▶ _WHAT TO DO_: Give back the records below exactly, omitting the pictures.

▶ _RECORDS FOR THIS EXERCISE_:

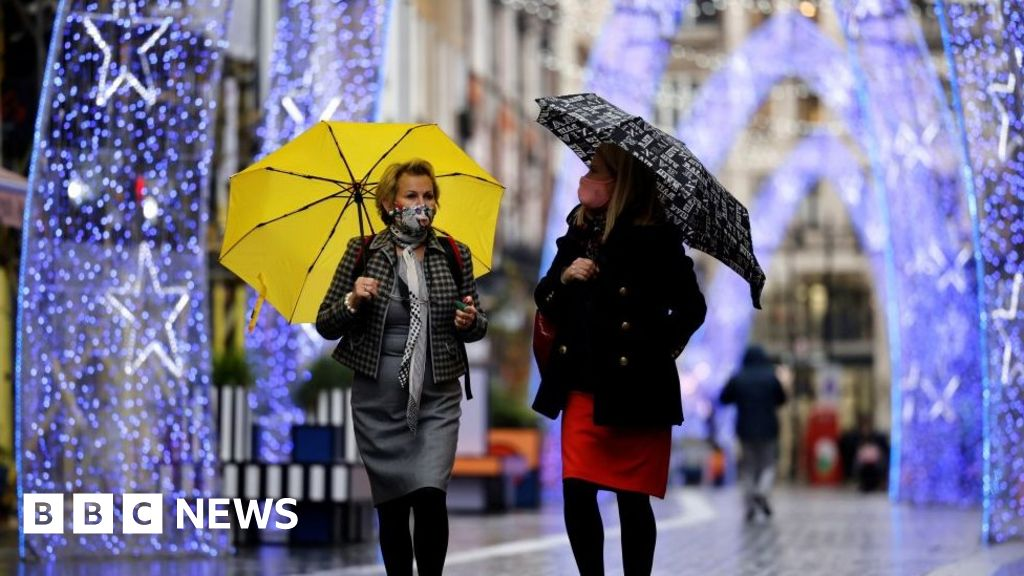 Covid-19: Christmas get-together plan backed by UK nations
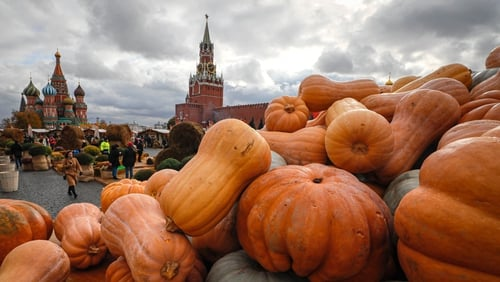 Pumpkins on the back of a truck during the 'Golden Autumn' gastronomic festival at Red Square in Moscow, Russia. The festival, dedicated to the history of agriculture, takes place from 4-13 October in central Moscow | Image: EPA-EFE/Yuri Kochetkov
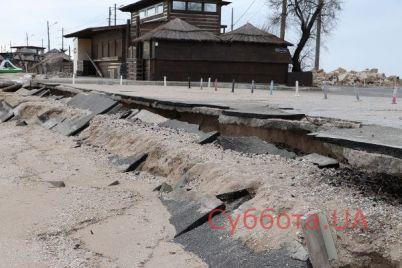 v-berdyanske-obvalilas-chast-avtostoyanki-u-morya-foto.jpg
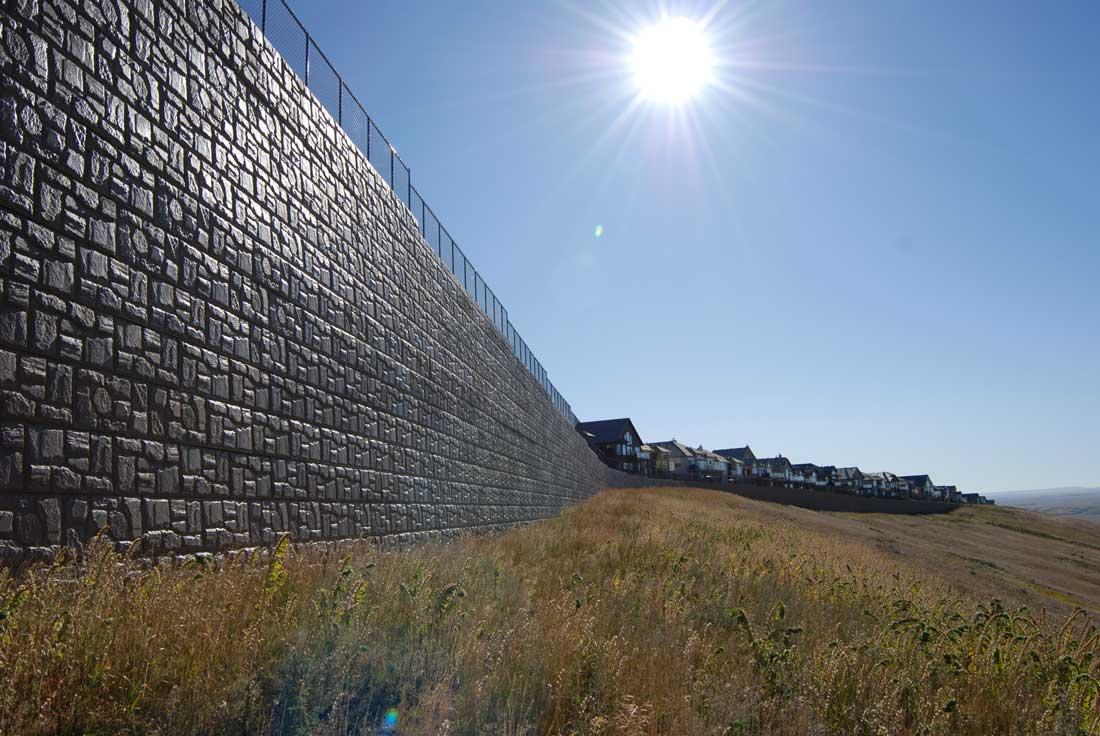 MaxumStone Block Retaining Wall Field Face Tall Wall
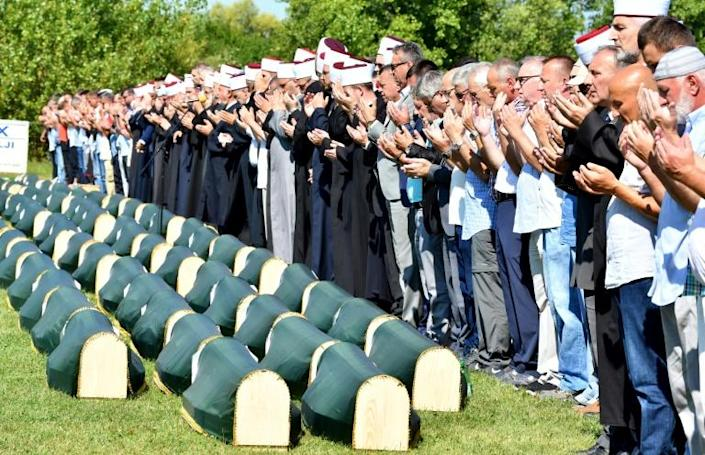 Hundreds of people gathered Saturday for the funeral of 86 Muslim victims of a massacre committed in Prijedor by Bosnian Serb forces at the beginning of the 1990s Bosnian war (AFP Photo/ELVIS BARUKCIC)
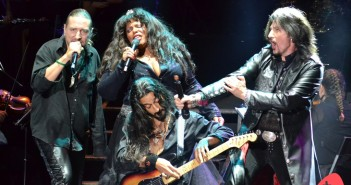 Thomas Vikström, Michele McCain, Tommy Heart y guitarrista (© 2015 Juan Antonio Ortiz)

▶ _WRITTEN RESPONSE_:
 Covid-19: Christmas get-together plan backed by UK nations
 Pumpkins on the back of a truck during the 'Golden Autumn' gastronomic festival at Red Square in Moscow, Russia. The festival, dedicated to the history of agriculture, takes place from 4-13 October in central Moscow | Image: EPA-EFE/Yuri Kochetkov
 v-berdyanske-obvalilas-chast-avtostoyanki-u-morya-foto.jpg
 MaxumStone Block Retaining Wall Field Face Tall Wall
 Hundreds of people gathered Saturday for the funeral of 86 Muslim victims of a massacre committed in Prijedor by Bosnian Serb forces at the beginning of the 1990s Bosnian war (AFP Photo/ELVIS BARUKCIC)
 Thomas Vikström, Michele McCain, Tommy Heart y guitarrista (© 2015 Juan Antonio Ortiz)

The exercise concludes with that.